On school spending and teachers pay

Interesting.  Education, and schooling attainment, seems to be a big issue over here in NZ as well – with a political consensus that we care about this issue, but conflict about “how” school quality relates to this (or is even measured).  So lets have a chat.

Take schooling attainment as a measure of human capital, improved attainment suggests greater human capital attainment and income, and inequality in this measure as a measure of inequality in human capital  – when thinking about peoples opportunities, these types of inequalities are of pretty significant interest.  What role does school quality, or characteristics that are related to school quality, have on these schooling attainment outcomes.

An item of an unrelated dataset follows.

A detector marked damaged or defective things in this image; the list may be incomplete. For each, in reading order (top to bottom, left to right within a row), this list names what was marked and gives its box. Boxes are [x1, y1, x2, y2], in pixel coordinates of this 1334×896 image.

In this paper the “school quality” variable is a function of two things: the teacher to pupil ratio and a measure of the average level of teacher salaries.  Fewer pupils per teacher may improve student outcomes as they get more teacher time, higher teacher wages may improve outcomes by attracting more qualified teachers or increasing the effort of the marginal teacher – hey it might not do these things, but the goal here is to consider what the data is saying first 😉

The three effects in the paper from considering this school quality variable to analyse educational outcomes?  Well copy and pasting from the paper we have:

  1. School quality is strongly related to schooling attainment for most parental education groups, with effects that are largest for children with the least educated parents and smallest for those with the most educated parents. The general pattern suggests that higher school quality contributes to a closing of between-family gaps in human capital.
  2. Estimated effects of the individual school quality measures are only slightly attenuated when we fit a model that includes both (teacher to pupil ratios (PT) and average salaries (W)) reflecting the limited correlation between PT and W across states.
  3. Estimates of teacher effects are little affected by the addition of several state-level controls—the average level of education of whites aged 25–55, the state-level white male unemployment rate (among those aged 16 and older), and the mean value of homes in the state. However, the addition of these covariates leads to greater attenuation in the estimated coefficients of the pupil-teacher ratio. We conclude that the effects of teacher wages are reasonably robust to other controls, whereas the pupil-teacher effects are more sensitive, and are likely overstated in the simplest models.

They also concentrate on the role of teacher wages specifically by looking at “cross-border” differences in schooling attainment, when states on each side of this border will have had different minimum teacher salary laws.  If this type of analysis to tease out causal effects sounds familiar it should – but this paper doesn’t seem to take a change in the minimum in two otherwise comparable county areas of different states, rather the fact that states have a varying minimum, so I don’t think we can really rule out that the measure could still be a proxy for other differences due to state policies [in other words it isn’t a difference-in-difference study, it is an IV model of differences between the country pairs].  They summarise:

In summary, our analysis shows that policies that increased teacher salaries substantially improved educational attainment among black children in the South in 1940. We
believe additional research will be useful to help fully develop our understanding of the mechanisms whereby these policies affected educational outcomes. One important possibility is that the higher salaries for black teachers in states with high minimum salaries led to a better-educated teacher workforce.

At face value this looks like a cool study that indicates higher teacher pay was associated with better educational outcomes, especially among disadvantaged groups.   Thoughts?